Now, my proposition is this,--that neither under the slave-trading Act, nor under the Act for the prevention and punishment of piracy passed in 1819, does the extra-territorial seizure, control and transmission of offenders, exclude the plain terms of the alternative of the statute, which makes jurisdiction dependent, not on apprehension merely, but on apprehension within a District; and that, even though there is a governmental introduction of the offender into a District, making that District, in a proper sense, the one into which he is first brought, yet that does not in the least displace the alternative of jurisdiction of an apprehension within a District, there having been no prior apprehension, by process, within any other District, as the consummation and completion of the delivery of the offender to the civil authorities for the purpose of a trial, the transaction having been instituted on the high seas or in a foreign port.

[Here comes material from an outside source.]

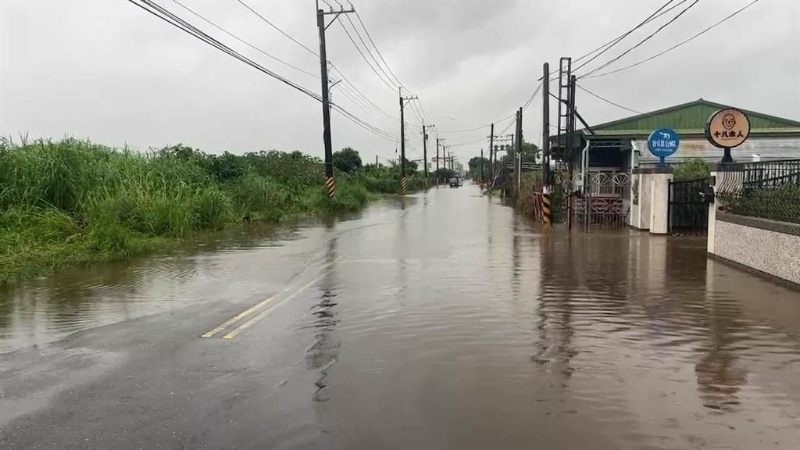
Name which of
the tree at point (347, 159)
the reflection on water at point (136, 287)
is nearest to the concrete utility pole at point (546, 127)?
the reflection on water at point (136, 287)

Now, on the facts in this case, there is no room for disputing that the first apprehension was within this District. Nor can I deny that the seizure of these persons on the high seas was made by an armed vessel of the United States, either under the general right which the law of nations gives both to public and private vessels to seize pirates, or under the implied right and power to do so, certainly so far as to make it justifiable on the part of commanders of cruisers, by virtue of the provision of the Act of 1819 which authorizes them to send in a piratical vessel. These men were sent in, in the course of such active intervention, by an armed vessel of the United States. But I submit to your honors, that the provisions of that Act, which thus incidentally include, as it were, the transmission of the ship's company of a pirate, because they are to be subdued, and the ship is to be sent in, cannot be turned, by any process of reasoning, into anything that can be called a legal apprehension. I am satisfied that your honor, Judge Nelson's view, that the term "apprehension" is only meant to apply to the service of judicial process within a District, is entirely sound.

The principal argument and the principal authority relied on to displace the jurisdiction thus plainly acquired under one alternative of the statute, denies, really, that there is any alternative, or that there can possibly be two Districts, either one of which may rightfully have jurisdiction. That, I take it, is the substance of the proposition. It is, that the alternative gives to one of the two exclusive jurisdiction; and that, whenever facts have occurred--whether jurisdiction has been exercised or not--which give to the one District jurisdiction and an opportunity to exercise it, then, by the prior concurrence of all the circumstances which fix the statutory jurisdiction on that District, the possibility of the occurrence of any new circumstances to give jurisdiction in the other and alternative District is displaced.